== Records shown ==

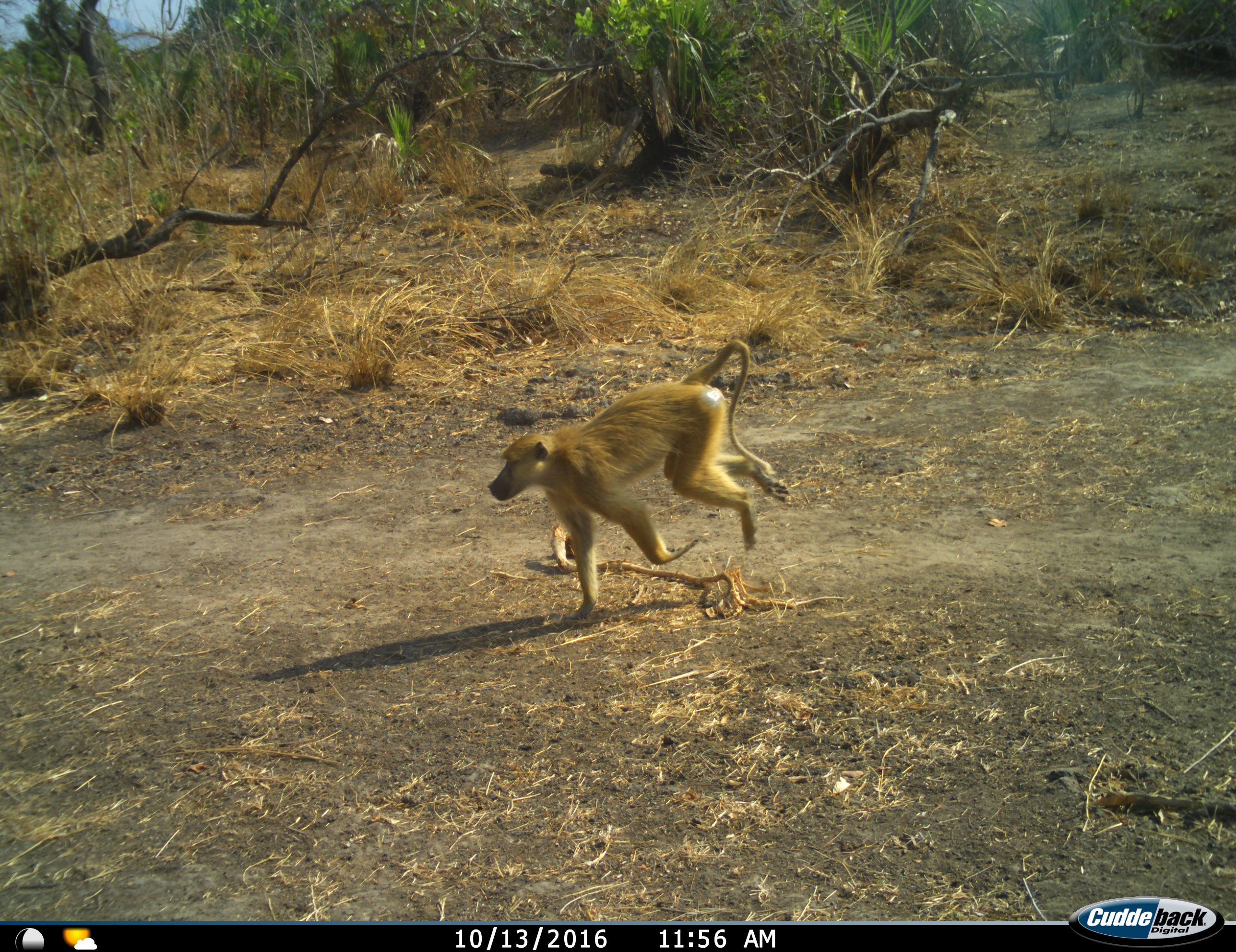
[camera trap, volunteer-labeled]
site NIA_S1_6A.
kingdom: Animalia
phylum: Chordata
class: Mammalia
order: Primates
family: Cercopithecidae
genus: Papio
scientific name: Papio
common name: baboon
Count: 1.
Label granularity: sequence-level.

===
== Records shown ==

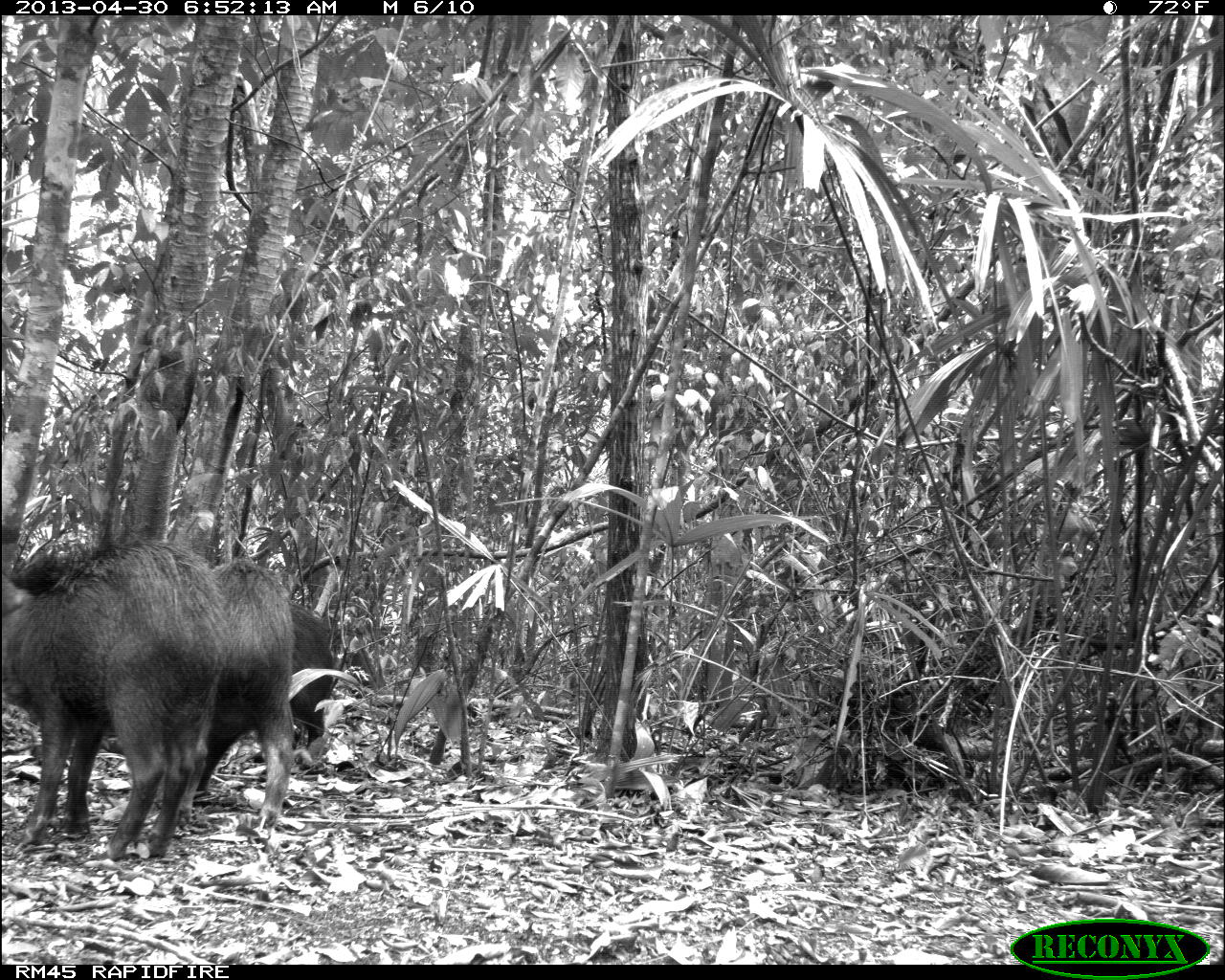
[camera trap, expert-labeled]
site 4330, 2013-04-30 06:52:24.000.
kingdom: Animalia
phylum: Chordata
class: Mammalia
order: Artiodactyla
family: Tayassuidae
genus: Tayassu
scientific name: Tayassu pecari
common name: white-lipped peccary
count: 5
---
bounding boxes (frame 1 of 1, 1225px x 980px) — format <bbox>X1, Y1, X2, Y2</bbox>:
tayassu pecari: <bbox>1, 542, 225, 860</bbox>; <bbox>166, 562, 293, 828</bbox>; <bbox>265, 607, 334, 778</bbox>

===
== Records shown ==

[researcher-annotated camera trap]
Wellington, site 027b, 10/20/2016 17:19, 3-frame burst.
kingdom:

===

— Exercise aim —
Above this instruction are the records; retype exactly the lines from the one containing "order: Primates" up to and including the one containing "Label granularity: sequence-level.".

— Response —
order: Primates
family: Cercopithecidae
genus: Papio
scientific name: Papio
common name: baboon
Count: 1.
Label granularity: sequence-level.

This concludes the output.